NASA’s bizarre Super Ball Bot is unlike any robot ever built — it uses a net of wires and rods to move, and could someday explore harsh exoplanets. It also has an unlikely heritage: It was inspired by the ideas of a visionary from the 1960s building floating cities based on the same concept.
Meet Super Ball, NASA’s First Tensile Robot
This week, the agency uploaded a new video of its Super Ball Bot, which has been under development through the NASA’s Innovative Advanced Concepts program since 2013.
The bot uses a network of tensioned cables and strong rods to roll over terrain — adapting to rough drops and strange geometry in a way that traditional robots can’t. That’s thanks to the fact that its movements are controlled by tensioned wires that let it bounce and react to its surroundings. And crucially, the lightweight design could be folded up into a small package and dropped onto the surface of a planet, like Saturn’s moon Titan.
Super Ball is the brainchild of Vytas Sunspiral, a robotics researcher who works on developing robots at NASA Ames’ Intelligent Systems Division. Sunspiral’s focus is on tensegrity robots — or machines that use a hybrid structure of tension and compression elements. It’s a term that was coined by the architect Buckminster Fuller in the early 1960s — and it has a fascinating history.
What Is Tensegrity, and Who Discovered It?
There are two basic types of structures in this world: compressive (basically, pushing) and tensile (basically, pulling).
In architecture, most buildings functions by compression — their columns support the weight of the floors above. But in the 1960s, a number of architects started experimenting with tensile materials, using strong fabric, wires, and other materials that could stretch to create structure.
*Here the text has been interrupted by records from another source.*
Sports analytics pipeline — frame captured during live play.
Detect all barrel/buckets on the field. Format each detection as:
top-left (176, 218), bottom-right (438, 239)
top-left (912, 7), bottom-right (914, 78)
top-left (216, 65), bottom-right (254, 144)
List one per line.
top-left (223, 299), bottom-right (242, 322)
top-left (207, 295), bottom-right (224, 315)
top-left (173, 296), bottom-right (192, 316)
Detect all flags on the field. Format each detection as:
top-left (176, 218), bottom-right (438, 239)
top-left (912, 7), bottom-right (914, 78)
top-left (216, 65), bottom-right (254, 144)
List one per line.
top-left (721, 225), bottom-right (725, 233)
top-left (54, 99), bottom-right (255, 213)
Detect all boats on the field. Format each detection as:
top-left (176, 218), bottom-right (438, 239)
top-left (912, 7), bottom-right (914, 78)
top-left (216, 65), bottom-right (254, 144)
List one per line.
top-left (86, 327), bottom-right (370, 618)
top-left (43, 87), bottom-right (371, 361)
One of those architects, Buckminster Fuller, was inventing some of the most novel and fascinating structures of the century — his most famous being the geodesic dome. In 1961, he published a paper that described an entirely new type of structure: He called it tensegrity. It combined aspects of compression and tension to create a tensioned network of wires, in which compression elements could co-exist.
It was a revolutionary idea — a beautiful hybrid structure that combined the best elements of both systems. It’s also not unlike our own bodies, which use compression elements (bones) and tension elements (muscles) to create movement.
Floating on Cloud 9
Fuller wasted no time imagining what types of buildings and cities he could build using tensegrity.
One famous example was his concept for Spherical Tensegrity Atmospheric Research Stations, aka “Cloud Nines,” which were cities built inside tensegrity domes that used the structural concept to float.
The idea was simple: You could theoretically increase the size of a geodesic dome until it became so strong, it would function like a tensegrity-strengthened balloon, with slightly heated air inside.
“A half mile (0.8 kilometer) diameter geodesic sphere would weigh only one-thousandth of the weight of the air inside of it,” the website Stuff of Genius explains. “If the internal air were heated by either solar energy or even just the average human activity inside, it would only take a 1 degree shift in Fahrenheit over the external temperature to make the sphere float.”
The New Yorker’s Elizabeth Kolbert elaborated in 2008:
He also envisioned what he called Cloud Nines, communities that would dwell in extremely lightweight spheres, covered in a polyethylene skin. As the sun warmed the air inside, Fuller claimed, the sphere and all the buildings within it would rise into the air, like a balloon. “Many thousands of passengers could be housed aboard one-mile-diameter and larger cloud structures,” he wrote.
Of course, Fuller himself acknowledged the surrealism of the Cloud 9 concept.
But tensegrity has been used many times in real life since the 1960s, for example in the work of sculptor Kevin Snelson:
Image: Inhabitat on Flickr/CC
Or in the Kurilpa Bridge in Brisbane, Australia:
If NASA’s Super Ball Bot keeps developing, it could eventually take the concept to other worlds. And while Fuller’s idea for a floating city definitely looks like sci-fi to our eyes, so does Super Ball.
In the end, Bucky’s ideas about tensegrity may never end up creating new worlds here on Earth — but it may yet drive the exploration of new worlds in space.